In many zones, use of land for a telecommunications facility requires a planning permit. Given that a payphone is “part of the infrastructure of a Telecommunications network”, a payphone is by definition (clause 73.03) a telecommunications facility.

Carriers rely on clause 62.01 and clause 52.19 of the planning scheme to provide an exemption for the requirement to obtain approval for the use of land for a telecommunications facility. One of the exemptions is ‘telecommunications facilities’ that meet the criteria for a ‘low-impact’ facility defined under the Telecommunications Act.

However, once third party advertising is displayed on the digital screens, the payphones will no longer be considered a ‘low impact’ facility, given that the payphones would fail criteria (d) of the definition in the Determination. There is a real issue therefore as to whether the use of the land for telecommunications facility will continue to fall within the exemption in clause 62.01 and 52.19 of the Scheme.

It will need to be determined whether, once the content on the screens changes to third party advertising, the use of the land for a telecommunications facility will be subject to the provisions of the Victorian Planning Scheme and result in the requirement for a permit.

This is particularly so given the Court’s observations at paragraphs 117 and 118 of its reasons:

However, Telstra’s contention that criterion (d) in the Determination does not require a facility to continue to operate, or to continue to be used, as a low-impact facility after its “installation” derives no support from the language of the Determination.

In my view, the fact that cl 6(1) of Schedule 3 to the Telecommunications Act empowers a carrier to “carry out the installation of a facility if… the facility is a low-impact facility” is no basis for reading into criterion (d) in the Determination the words limitation “at the time of installation”. …

Way forward for councils

The Telstra decision presents an interesting dilemma for councils and VCAT particularly because, in our view, there appears to be no scope for a permit requirement to be triggered by the change in advertising content.

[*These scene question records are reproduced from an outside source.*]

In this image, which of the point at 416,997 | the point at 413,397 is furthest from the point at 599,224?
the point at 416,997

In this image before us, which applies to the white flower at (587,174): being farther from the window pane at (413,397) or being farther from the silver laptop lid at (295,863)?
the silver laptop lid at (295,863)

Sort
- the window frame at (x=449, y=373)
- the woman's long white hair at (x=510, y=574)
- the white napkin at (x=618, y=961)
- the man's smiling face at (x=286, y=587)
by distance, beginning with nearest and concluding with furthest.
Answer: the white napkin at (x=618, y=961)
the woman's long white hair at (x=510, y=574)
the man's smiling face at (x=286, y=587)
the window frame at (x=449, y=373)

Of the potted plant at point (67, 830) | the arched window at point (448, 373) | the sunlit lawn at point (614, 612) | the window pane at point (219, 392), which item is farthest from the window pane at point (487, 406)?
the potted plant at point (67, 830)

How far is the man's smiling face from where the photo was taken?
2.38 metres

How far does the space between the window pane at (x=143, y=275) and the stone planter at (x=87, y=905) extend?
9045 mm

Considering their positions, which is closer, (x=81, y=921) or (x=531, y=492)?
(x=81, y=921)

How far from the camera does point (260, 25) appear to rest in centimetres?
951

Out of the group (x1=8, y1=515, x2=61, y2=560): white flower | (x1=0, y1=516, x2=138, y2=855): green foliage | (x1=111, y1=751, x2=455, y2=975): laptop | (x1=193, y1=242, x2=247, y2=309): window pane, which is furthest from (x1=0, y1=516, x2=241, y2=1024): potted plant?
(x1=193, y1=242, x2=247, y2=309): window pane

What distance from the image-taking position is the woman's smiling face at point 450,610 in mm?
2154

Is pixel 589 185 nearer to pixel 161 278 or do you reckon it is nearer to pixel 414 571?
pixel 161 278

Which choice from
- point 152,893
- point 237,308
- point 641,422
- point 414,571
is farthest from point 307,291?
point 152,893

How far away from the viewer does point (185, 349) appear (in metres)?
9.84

At the very least we recommend that councils that receive applications for a permit to authorise the display of third party advertising on payphones request the permit applicant to specify the provisions under the planning scheme that trigger the permit requirement.

There is then the question of whether the change in content to third party advertising triggers the need for a permit to use the land for telecommunications facility.